UPPER NYACK (WABC) --Clarkstown police on Tuesday released a photo of a venomous copperhead found in a homeowner's yard on Palmer Avenue in Upper Nyack to serve as a warning that residents should not approach snakes.
"She took a stick and went like that and it started to move and she said, 'snake, snake,' said homeowner Lezlee Peterzell.
It was her 7-year-old daughter who saw the two foot long snake in the family backyard. It was soaking up the sun on the shredded rubber padding of a playset Saturday afternoon.
Rob Bellanich took photos, then sought to relocate the unwelcome visitor with the help of a stick.
"And I grabbed the tail of it, brought it over to the soccer field, threw it over the fence and away it went," said Bellanich.
Lezlee's telling is far more dramatic than her husband's - Rob is low key.
She thinks his actions were, "Insane crazy, picking up a snake..not happy about it, don't want him to get bit, don't do that," she said.
Indeed, that's the warning Clarkstown Police are issuing. The copperhead is one of three venomous snakes found in New York State. Although they are fairly common in the Hudson Valley, officials stress they are dangerous and in some cases can be deadly.
"You have to be rushed to the hospital quickly to get the anti-venom into you but it could kill a pet, could kill a child," said Pete Walker of the Clarkstown Police Department.

▶ **LISTED RECORDS**:
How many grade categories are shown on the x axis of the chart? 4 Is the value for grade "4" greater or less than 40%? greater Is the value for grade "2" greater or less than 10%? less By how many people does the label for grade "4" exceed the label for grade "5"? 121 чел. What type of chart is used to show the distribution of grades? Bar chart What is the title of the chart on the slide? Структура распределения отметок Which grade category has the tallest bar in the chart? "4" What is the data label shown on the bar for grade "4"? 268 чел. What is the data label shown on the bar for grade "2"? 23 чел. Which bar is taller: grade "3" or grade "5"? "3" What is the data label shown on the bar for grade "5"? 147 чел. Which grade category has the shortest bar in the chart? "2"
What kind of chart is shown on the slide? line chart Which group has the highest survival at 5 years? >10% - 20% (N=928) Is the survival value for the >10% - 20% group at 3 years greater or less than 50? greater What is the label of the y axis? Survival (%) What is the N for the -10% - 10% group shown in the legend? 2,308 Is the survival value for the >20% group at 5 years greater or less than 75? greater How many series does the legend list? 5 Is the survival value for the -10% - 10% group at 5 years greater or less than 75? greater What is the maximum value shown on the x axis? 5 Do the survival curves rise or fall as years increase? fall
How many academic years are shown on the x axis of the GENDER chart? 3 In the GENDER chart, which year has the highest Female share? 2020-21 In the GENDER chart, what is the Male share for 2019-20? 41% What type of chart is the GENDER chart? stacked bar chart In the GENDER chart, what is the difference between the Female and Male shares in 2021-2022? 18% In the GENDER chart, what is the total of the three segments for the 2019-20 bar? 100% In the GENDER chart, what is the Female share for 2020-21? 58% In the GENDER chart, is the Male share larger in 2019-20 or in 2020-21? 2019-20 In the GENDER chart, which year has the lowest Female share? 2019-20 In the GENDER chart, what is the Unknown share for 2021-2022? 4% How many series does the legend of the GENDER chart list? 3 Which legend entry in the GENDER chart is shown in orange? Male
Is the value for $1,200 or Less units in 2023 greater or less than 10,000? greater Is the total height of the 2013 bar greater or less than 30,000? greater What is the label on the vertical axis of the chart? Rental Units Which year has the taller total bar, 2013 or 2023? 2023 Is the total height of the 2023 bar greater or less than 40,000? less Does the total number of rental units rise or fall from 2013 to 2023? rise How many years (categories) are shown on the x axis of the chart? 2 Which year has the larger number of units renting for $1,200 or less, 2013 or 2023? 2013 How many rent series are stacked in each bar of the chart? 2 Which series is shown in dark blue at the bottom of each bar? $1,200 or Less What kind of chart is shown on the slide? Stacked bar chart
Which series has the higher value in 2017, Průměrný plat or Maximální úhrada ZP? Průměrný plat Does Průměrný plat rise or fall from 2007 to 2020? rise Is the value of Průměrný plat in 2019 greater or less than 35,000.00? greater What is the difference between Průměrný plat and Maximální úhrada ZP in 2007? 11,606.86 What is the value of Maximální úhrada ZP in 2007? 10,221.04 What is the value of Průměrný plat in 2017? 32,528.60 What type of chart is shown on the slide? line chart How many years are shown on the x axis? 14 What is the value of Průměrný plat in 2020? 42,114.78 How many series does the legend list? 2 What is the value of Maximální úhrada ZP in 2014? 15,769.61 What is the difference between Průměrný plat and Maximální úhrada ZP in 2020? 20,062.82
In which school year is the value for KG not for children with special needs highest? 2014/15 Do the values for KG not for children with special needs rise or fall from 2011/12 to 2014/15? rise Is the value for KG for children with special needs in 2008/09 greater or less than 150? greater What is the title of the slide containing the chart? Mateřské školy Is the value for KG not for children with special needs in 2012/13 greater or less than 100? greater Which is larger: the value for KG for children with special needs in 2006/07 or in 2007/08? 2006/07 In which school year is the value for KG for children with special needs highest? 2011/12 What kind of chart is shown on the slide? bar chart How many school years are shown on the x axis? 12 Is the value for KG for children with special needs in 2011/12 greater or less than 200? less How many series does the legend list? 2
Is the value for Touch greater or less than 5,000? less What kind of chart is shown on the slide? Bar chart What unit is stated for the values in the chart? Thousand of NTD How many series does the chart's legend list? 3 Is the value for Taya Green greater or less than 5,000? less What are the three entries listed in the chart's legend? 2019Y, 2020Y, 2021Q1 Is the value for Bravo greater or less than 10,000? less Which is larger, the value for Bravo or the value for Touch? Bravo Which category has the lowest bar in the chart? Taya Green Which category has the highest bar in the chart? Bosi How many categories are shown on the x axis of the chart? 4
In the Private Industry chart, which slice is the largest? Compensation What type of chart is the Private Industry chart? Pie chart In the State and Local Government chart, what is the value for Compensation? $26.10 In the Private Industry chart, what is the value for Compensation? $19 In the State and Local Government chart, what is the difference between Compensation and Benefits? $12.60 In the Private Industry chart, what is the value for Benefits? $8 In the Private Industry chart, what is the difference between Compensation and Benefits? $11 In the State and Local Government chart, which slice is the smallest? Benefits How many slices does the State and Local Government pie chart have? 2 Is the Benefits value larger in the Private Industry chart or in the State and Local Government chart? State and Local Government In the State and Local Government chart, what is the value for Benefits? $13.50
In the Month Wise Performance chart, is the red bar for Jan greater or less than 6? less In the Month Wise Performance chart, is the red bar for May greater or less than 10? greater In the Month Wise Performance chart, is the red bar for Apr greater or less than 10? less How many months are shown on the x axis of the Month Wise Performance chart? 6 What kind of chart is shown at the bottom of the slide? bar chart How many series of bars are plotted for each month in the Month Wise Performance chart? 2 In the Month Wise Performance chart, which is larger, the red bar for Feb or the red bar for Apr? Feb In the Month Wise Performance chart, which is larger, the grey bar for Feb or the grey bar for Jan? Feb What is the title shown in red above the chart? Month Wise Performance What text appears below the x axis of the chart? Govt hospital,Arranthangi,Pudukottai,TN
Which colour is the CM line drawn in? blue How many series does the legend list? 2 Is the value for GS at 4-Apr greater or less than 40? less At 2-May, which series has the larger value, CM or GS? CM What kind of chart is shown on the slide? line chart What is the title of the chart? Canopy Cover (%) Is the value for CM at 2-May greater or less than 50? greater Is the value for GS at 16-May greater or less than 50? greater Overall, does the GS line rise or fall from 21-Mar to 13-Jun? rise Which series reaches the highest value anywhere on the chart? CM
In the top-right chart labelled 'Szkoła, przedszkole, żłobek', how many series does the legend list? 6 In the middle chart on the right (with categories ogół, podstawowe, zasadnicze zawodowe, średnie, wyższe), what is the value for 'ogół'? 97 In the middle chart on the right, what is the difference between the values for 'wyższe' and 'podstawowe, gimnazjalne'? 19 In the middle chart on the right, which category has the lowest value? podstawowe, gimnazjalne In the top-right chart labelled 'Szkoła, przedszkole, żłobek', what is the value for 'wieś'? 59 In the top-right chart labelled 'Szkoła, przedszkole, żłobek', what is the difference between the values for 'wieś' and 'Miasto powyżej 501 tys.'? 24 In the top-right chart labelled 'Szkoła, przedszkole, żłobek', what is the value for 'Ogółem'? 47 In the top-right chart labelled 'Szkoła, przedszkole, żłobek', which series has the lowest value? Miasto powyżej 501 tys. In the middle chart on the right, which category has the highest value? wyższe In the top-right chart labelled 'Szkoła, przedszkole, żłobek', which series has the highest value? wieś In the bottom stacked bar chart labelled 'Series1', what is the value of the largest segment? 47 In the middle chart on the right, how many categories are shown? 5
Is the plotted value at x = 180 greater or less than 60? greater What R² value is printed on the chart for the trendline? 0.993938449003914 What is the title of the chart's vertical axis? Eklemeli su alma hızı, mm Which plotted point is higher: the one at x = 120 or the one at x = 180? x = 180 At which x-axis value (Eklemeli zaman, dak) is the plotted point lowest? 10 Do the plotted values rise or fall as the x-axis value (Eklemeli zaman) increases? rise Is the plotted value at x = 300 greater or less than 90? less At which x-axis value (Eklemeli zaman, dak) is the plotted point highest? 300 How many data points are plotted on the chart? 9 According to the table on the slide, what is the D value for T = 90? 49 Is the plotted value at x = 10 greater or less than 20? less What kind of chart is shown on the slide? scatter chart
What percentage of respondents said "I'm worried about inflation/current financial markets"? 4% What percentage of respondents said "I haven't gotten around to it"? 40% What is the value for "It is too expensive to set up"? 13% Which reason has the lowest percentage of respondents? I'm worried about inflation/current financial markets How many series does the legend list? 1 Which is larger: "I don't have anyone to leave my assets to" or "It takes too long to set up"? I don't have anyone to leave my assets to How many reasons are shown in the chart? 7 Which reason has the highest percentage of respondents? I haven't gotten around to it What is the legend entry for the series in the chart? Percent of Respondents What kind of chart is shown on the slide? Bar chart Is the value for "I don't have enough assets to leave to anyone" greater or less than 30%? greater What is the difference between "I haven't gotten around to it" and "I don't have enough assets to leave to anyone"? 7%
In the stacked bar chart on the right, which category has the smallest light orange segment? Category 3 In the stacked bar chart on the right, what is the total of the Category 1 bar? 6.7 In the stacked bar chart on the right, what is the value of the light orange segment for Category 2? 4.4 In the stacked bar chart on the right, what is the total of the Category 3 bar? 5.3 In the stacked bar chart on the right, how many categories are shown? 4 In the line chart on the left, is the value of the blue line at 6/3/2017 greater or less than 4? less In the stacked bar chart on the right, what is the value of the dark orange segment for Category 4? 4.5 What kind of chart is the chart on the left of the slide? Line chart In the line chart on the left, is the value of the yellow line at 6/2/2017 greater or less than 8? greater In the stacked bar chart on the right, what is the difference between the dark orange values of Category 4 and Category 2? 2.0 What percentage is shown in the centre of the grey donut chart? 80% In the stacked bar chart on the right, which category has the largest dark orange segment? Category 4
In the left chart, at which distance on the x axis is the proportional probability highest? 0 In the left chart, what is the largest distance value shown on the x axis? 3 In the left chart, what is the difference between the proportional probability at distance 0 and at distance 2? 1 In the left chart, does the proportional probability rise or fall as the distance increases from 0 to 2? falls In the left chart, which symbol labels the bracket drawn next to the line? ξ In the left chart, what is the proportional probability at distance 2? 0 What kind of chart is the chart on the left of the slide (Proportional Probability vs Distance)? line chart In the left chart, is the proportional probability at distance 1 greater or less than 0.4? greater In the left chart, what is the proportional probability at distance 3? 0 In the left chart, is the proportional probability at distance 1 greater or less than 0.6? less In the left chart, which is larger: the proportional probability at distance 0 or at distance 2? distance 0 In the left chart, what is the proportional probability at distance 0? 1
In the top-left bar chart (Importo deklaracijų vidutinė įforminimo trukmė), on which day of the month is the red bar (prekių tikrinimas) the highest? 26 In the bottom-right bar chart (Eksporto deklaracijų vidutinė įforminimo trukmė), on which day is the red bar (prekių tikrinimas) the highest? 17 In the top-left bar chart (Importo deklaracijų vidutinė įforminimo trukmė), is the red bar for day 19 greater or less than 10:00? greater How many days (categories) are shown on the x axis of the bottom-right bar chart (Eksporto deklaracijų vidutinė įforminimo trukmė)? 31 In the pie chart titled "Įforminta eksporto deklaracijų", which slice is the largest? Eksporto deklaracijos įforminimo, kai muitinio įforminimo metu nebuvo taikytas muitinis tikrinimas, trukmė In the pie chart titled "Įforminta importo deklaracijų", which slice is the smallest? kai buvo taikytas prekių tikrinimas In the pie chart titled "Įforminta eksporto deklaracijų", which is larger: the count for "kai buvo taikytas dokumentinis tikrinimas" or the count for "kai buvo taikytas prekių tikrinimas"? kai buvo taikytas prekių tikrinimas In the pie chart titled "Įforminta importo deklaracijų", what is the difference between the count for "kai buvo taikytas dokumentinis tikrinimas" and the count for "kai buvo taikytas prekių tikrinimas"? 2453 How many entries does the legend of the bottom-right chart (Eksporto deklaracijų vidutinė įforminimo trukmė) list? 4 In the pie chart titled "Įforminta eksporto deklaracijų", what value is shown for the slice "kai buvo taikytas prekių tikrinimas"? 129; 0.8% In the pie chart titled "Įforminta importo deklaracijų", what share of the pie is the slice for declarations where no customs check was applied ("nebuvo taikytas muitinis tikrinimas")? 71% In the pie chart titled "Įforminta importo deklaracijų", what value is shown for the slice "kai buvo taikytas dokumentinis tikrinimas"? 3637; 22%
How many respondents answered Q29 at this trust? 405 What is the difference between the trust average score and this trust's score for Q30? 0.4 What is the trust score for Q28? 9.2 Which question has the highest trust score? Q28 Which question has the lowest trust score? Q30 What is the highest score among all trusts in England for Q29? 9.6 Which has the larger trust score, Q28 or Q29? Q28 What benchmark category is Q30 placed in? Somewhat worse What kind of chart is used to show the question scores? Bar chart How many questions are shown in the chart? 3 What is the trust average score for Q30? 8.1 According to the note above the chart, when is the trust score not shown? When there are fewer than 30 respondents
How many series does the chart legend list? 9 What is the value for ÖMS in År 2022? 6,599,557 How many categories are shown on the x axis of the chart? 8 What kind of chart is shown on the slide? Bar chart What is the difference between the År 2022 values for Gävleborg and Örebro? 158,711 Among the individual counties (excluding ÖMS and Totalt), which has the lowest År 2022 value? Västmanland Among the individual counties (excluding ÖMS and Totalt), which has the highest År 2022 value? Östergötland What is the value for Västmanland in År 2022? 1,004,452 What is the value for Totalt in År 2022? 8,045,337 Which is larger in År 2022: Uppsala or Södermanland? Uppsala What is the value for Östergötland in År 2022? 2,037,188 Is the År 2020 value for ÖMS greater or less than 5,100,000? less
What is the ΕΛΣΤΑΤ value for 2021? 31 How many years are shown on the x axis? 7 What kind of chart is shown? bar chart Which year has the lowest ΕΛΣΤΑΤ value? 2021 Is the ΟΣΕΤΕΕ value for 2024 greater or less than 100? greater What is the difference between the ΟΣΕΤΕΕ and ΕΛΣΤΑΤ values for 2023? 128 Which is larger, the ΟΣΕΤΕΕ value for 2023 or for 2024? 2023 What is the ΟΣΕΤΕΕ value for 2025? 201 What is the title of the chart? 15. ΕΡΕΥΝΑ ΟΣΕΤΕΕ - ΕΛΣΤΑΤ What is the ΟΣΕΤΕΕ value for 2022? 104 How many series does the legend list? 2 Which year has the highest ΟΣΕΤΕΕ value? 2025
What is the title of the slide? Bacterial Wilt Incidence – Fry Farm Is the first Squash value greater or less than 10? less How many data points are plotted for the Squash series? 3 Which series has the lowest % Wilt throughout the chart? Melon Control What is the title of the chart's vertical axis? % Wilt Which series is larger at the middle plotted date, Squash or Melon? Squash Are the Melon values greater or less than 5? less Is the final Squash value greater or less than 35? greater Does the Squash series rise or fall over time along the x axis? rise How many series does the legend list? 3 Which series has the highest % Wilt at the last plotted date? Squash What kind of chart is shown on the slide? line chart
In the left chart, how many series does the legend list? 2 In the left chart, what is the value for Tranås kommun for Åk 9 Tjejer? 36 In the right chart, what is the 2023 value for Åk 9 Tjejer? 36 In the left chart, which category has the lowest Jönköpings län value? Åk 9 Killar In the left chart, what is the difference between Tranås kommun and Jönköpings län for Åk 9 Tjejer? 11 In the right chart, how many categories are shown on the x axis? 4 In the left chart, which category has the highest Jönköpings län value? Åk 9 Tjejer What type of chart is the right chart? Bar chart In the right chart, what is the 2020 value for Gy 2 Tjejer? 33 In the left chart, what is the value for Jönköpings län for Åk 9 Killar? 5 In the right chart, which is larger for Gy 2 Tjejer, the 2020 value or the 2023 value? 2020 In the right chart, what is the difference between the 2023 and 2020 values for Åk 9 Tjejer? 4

▶ **TRY IT**:
Decide whether each statement below agrees with the copperhead news report, and answer yes or no for each, quoting the words from the report that decide it. 1. The homeowner's 7-year-old daughter spotted the snake. 2. Rob Bellanich killed the snake with a stick. 3. The copperhead is the only venomous snake found in New York State.

▶ **RESULT OF THE TASK**:
1. Yes: "It was her 7-year-old daughter who saw the two foot long snake in the family backyard."
2. No: "I grabbed the tail of it, brought it over to the soccer field, threw it over the fence and away it went"
3. No: "The copperhead is one of three venomous snakes found in New York State."